We walked about a half mile through the woods as the trail blended with the raw forest.

Footsteps echo through the green canopy of leaves as steps are made on ground where ancient people lived thousands of years ago.

“They were hunters, fishers and gatherers,” says Dr. Diana Greenlee.

Dr. Greenlee is an archaeologist and professor at the University of Monroe who navigates one of the oldest complexes of ancient mounds in America.

This is kind of the big, great granddaddy of them all.

“So far that’s what it would appear. There are some that are older but this is really complex and really just pretty amazing,” says Dr. Greenlee.

Through the trees you finally see the shape of the largest mound rising from the forest floor. It’s a massive amount of dirt that stands 25 feet tall.

“It looks like they started construction around 5400 years ago and they would have stopped sometime around 4800 years ago.”

That means these structures were built before the great pyramids and Stonehenge.

The large mound is among eleven man made mounds connected by an oval shaped ridge.

The Watson Brake site was first reported to archaeologists in the early 1980s by a local resident who noticed the earthworks after the land was cleared of timber. Some of the mounds only rise a few feet but others dominate the landscape. But why these mounds were built remains a mystery.

“It could be that it was a way to reinforce relationships and cooperation. It could be signaling to other people that, you know, hey, we have the resources and the people that we can build cool stuff like this. You should cooperate with us.”

There is no public access to the mound site. The state has been able to acquire some of the area but half of it is still privately owned.

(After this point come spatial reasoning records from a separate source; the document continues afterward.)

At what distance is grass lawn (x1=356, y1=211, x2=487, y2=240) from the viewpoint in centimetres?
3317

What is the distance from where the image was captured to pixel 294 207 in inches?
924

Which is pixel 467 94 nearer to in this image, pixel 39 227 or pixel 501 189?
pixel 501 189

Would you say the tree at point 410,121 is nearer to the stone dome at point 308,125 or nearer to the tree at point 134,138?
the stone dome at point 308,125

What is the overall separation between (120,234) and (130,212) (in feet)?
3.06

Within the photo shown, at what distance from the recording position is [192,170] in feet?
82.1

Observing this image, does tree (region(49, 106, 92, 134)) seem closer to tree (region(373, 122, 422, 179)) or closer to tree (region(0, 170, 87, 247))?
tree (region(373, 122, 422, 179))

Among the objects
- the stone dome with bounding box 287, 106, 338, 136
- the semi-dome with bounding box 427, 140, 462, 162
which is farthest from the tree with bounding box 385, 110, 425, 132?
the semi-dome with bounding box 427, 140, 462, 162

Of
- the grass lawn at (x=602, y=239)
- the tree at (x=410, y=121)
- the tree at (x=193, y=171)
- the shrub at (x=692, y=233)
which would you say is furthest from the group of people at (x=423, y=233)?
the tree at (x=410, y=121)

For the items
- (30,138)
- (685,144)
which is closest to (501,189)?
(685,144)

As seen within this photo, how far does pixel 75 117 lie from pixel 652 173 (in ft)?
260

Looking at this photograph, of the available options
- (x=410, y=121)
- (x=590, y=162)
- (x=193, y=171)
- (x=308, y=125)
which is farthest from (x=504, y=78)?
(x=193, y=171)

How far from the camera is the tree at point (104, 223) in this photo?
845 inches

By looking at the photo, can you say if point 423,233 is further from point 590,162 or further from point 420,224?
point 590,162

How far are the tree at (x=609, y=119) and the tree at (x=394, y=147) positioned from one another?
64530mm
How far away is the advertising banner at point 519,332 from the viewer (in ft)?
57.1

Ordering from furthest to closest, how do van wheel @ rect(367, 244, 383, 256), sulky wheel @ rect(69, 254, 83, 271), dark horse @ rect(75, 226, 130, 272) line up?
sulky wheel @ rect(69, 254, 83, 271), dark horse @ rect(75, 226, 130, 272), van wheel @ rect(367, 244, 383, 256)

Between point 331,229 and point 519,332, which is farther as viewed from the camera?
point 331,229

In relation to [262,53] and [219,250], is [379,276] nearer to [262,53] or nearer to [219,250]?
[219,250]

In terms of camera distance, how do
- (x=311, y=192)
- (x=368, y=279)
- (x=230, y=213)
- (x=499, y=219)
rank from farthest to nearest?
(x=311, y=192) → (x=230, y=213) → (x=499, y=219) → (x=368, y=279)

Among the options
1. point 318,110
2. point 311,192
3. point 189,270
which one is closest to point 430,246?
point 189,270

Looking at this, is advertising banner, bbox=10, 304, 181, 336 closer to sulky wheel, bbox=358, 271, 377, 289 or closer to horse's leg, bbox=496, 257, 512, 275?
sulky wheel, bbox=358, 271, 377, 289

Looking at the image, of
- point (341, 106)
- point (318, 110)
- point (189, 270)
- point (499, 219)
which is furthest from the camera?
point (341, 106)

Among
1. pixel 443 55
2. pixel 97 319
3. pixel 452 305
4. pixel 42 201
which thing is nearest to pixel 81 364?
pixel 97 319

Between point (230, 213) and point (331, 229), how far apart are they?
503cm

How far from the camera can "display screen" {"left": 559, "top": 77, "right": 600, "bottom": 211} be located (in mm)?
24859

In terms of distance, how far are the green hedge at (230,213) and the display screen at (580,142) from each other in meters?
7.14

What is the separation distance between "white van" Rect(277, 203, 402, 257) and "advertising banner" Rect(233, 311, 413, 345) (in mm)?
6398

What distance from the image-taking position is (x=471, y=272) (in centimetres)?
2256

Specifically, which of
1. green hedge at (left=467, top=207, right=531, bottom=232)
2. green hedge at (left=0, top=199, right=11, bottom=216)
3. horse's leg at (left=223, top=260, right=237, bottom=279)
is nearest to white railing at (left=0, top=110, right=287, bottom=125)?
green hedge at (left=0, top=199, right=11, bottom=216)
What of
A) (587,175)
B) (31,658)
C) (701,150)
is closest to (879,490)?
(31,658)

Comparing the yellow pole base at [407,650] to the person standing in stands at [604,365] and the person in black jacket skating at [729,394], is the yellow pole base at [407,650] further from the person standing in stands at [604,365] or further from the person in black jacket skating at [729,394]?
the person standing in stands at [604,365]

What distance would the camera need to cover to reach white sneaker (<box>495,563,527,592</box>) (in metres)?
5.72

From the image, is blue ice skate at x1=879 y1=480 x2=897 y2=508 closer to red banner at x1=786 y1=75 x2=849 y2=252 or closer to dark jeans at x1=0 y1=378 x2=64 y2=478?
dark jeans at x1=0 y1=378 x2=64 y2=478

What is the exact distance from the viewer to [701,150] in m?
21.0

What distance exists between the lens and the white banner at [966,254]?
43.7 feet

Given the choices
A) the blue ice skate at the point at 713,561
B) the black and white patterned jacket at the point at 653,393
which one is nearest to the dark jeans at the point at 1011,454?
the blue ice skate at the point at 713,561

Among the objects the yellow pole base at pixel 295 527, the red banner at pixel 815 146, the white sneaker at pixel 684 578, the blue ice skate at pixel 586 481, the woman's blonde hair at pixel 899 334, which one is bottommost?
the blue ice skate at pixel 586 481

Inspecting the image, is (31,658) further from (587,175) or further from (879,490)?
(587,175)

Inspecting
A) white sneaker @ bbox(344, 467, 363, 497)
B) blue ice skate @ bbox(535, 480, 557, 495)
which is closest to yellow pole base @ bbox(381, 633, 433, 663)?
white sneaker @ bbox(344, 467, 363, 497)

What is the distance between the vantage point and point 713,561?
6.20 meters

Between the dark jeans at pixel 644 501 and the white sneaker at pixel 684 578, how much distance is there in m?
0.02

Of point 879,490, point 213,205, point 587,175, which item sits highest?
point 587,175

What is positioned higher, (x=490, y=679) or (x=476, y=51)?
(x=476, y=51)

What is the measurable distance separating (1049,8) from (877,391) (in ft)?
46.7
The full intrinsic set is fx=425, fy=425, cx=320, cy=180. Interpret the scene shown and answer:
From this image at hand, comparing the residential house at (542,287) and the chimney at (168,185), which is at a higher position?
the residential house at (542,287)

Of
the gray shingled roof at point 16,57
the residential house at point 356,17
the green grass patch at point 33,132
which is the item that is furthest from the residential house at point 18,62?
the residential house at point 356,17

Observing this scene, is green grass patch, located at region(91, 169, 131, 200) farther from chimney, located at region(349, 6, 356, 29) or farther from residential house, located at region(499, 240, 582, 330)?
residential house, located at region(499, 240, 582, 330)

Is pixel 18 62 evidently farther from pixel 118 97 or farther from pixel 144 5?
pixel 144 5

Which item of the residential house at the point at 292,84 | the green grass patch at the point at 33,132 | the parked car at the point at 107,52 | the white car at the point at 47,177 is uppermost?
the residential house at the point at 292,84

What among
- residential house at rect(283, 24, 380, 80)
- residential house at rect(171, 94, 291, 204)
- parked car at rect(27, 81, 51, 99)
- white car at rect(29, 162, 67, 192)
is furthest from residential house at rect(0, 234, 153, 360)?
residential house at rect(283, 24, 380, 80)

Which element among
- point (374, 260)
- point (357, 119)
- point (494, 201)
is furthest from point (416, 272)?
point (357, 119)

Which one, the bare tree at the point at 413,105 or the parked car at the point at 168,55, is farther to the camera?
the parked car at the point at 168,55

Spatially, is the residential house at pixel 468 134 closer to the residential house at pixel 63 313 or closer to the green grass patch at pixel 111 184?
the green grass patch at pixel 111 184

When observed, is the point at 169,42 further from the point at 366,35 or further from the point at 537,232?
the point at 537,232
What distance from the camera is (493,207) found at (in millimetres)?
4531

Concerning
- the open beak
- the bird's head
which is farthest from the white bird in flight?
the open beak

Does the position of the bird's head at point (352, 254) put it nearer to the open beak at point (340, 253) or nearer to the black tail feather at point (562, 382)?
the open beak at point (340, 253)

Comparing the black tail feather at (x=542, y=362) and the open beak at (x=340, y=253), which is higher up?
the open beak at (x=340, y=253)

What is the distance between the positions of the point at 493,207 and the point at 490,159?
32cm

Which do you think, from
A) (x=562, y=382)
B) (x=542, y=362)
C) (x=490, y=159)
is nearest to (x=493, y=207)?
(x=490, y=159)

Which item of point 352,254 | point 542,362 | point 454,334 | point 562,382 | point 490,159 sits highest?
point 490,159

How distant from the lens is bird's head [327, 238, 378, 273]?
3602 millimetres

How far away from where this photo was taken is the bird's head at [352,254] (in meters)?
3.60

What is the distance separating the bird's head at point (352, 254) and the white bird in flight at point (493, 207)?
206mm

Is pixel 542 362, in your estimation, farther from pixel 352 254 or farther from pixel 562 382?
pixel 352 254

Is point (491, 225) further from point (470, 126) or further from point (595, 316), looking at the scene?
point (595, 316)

Researchers believe that ancient people occupied the site off an on for a period of several hundred years. Some middle-archaic artifacts have been found there.

“There are distinctive projectile points, spear or dark points called Evans points. They have a distinctive notch. We have free Earth blocks or cubes. So these are undecorated. They’re made of the dirt that’s been fired.”

Do you ever think about what life was like for these folks 4000 or 5000 years ago?

“Yeah, I do. They’re together with their family group, you know, and other groups whether they’re here all the time together or whether they’re just getting together once in a while. But I can imagine that they saw that as a fun time and they’re working together on a project.”

Watson Brake is on of more than 800 mound sites that have been discovered around Louisiana. It shows how people built a large place to live together as they hunted and fished and lived off the land.

The Watson Brake Mound Complex is located about 60 miles from the Poverty Point World Heritage Site in Northwest Louisiana. Poverty Point is more than three times larger but Watson Brake is 2000 years older.